Crack spreads indicate the profitability of refining crude oil into certain products. They’ re calculated by subtracting the spot market price of a gallon of crude oil from the price of a gallon of refined product. Crack spreads for diesel fuel increased sharply from mid- October to mid-November, with spreads in New York Harbor, the U. S. Gulf Coast, and the ARA shipping hub all rising above $ 1 per gallon for the first time in over a year.
New EU sanctions against Russia have contributed to tight global diesel supply and rising crack spreads. In October 2025, the EU tightened restrictions on the major Russian oil companies Rosneft, Lukoil, and Gazprom Neft. That tightening followed EU sanctions against Russia implemented in July that included an import ban on refined products derived from Russia’ s crude oil. The EU first banned the import of Russia’ s crude oil and oil products from refineries in Russia, including diesel fuel, in late 2022 and early 2023 in response to Russia’ s full-scale invasion of Ukraine.

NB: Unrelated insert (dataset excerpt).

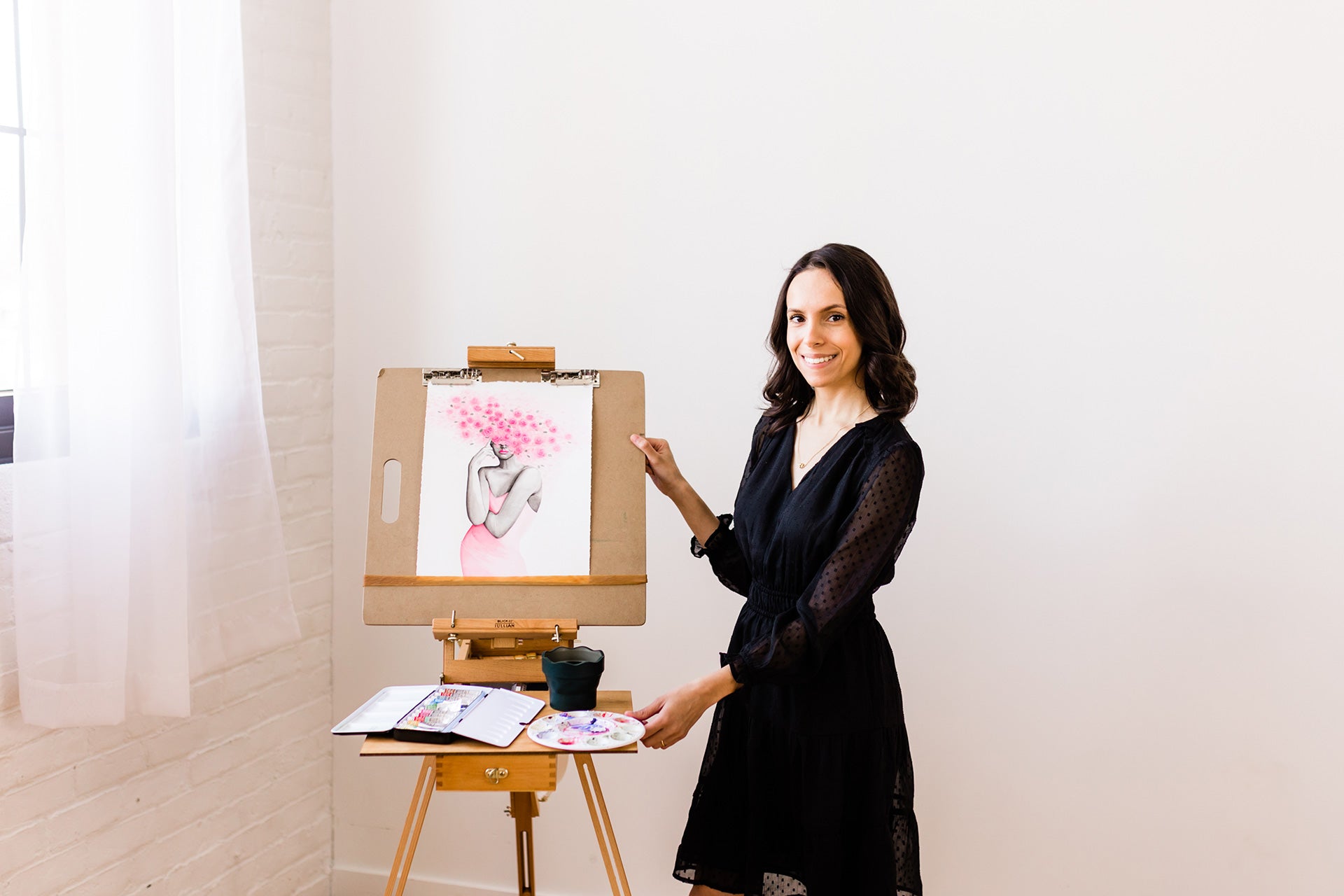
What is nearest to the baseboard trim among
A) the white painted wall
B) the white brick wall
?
the white brick wall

The latest sanctions aim to diminish the value of Russia’ s crude oil by targeting refineries in Türkiye and India, which have been processing discounted crude oil from Russia and exporting refined products, including diesel, to the EU.

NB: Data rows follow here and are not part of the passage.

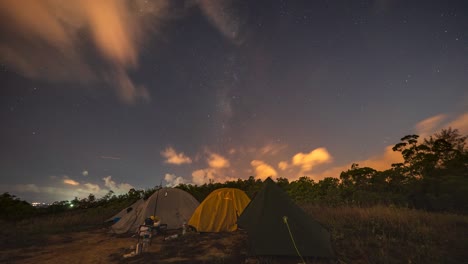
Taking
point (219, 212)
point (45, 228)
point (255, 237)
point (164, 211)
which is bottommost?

Meanwhile, Ukraine’ s attacks on Russia’ s refinery and petroleum export facilities have curbed Russia’ s product exports of the fuels. Reduced exports directly affect countries that have continued to import fuels from Russia. In the absence of discounted Russian volumes, these markets must instead bid for available volumes from other sources, further contributing to rising diesel prices.

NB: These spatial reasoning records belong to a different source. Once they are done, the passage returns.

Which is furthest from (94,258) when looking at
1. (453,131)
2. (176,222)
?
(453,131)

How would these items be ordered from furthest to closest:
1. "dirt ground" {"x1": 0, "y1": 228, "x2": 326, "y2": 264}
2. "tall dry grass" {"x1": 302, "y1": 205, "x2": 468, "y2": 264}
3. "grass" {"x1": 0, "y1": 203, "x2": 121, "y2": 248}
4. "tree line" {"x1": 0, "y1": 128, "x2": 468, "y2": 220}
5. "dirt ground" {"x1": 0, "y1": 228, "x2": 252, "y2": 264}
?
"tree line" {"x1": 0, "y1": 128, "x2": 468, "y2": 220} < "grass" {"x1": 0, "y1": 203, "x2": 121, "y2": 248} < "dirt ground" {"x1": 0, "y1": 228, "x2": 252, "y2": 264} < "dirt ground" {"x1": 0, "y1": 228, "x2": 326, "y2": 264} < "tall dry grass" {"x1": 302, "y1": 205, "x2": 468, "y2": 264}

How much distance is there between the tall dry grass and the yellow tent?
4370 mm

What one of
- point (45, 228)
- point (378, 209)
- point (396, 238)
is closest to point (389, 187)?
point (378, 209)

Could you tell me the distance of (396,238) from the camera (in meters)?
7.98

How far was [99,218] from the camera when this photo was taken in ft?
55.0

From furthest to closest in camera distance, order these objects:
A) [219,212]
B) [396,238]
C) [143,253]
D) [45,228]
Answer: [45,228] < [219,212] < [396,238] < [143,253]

Outside of Russia, an ongoing outage at Kuwait’ s Al Zour refinery since late October has further tightened available refined products supplies. The Al Zour refinery came online in 2023 and helped provide fuel supplies to Europe after the implementation of the import ban on oil products from Russia earlier that year. The outage at Al Zour comes amid a relatively strong refinery maintenance season in the Middle East, as several other refineries in the region temporarily reduce their processing rates. In addition, the progress of refinery maintenance at the large Dangote refinery in Nigeria has received mixed reports, putting additional pressure on the Atlantic Basin market.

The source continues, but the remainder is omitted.